My three choices are:
1. ON WRITING by Stephen King;
2. THE FIRE IN FICTION by Donald Maass; and
3. THE ELEMENTS OF STYLE by Strunk and White.
Stephen King (and Meryl Streep) can make a grocery list sound suspenseful so I would be assured of entertainment. Reading his advice, or advice he received and implemented, makes me want to immediately click open a blank document and start writing. Of course, in this surreal scenario on the subway, the netbook would have lifetime batteries.
My reason for wanting Donald Maass’s book is simple. I’ve read THE FIRE IN FICTION through several times, marked passages and highlighted important points. But he also offers practical exercises for improving an early draft that focus on character, turning points of a scene, and my favorite: sustaining tension. A person could spend a lifetime on those exercises.

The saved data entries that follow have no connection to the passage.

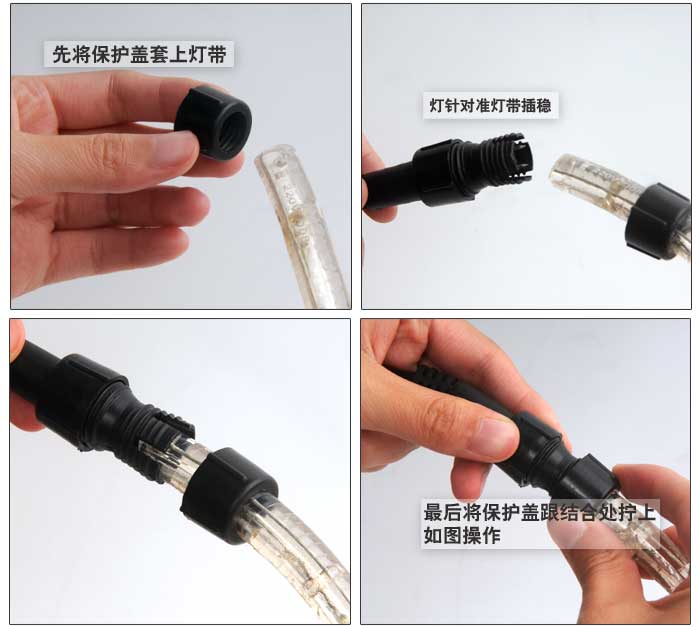 先将保护盖套上灯带

灯针对准灯带插稳

最后将保护盖跟结合处拧上
如图操作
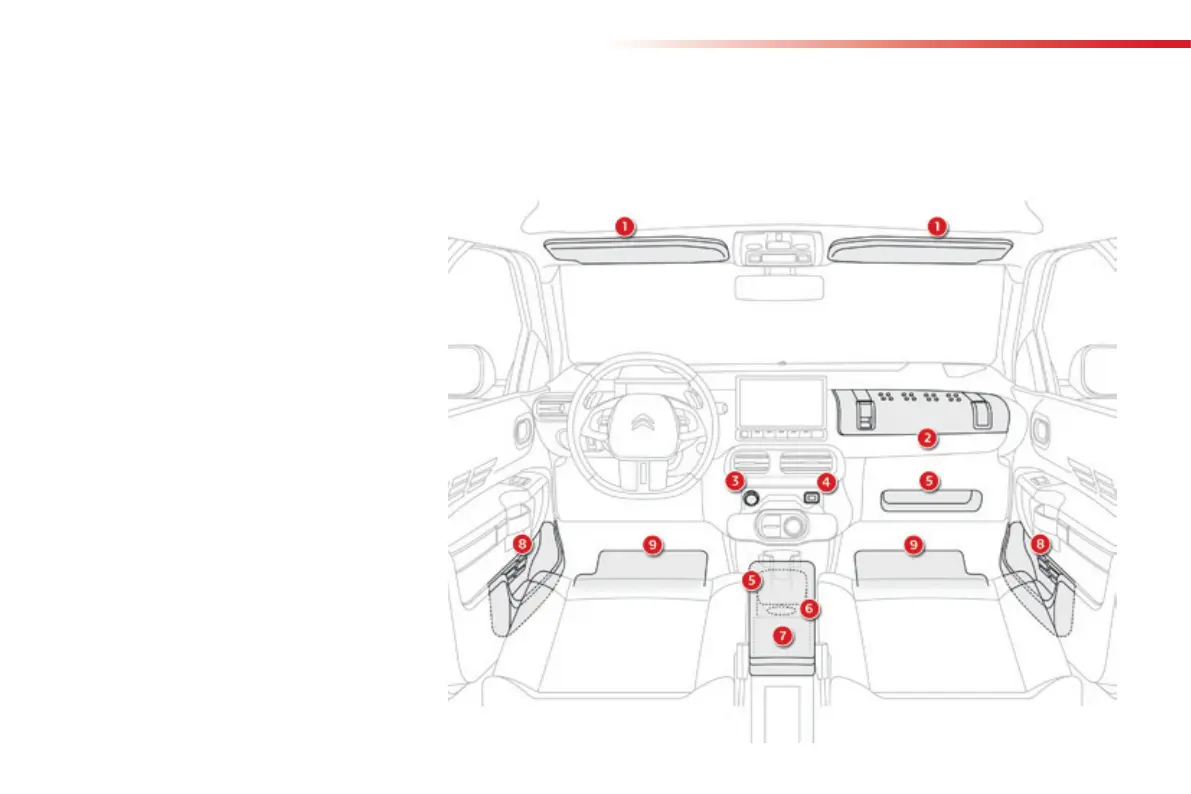 1
1
2
3
4
5
8
9
9
8
5
6
7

If you ever experience brain freeze, or have a mental block in one particular area where the word choice always eludes you, then THE ELEMENTS OF STYLE is worth owning. Do you know the proper use of an ellipsis? Are you familiar with the “serial” comma? How confident are you in your word usage/spelling:
its, it’s;
their, there, they’re;
that, which;
however, nevertheless;
farther, further;
effect, affect;
then, than;
past, passed (my Achilles heel!!!)
Wasn’t it Sonny Bono who (that) said, “And the list goes on . . .”?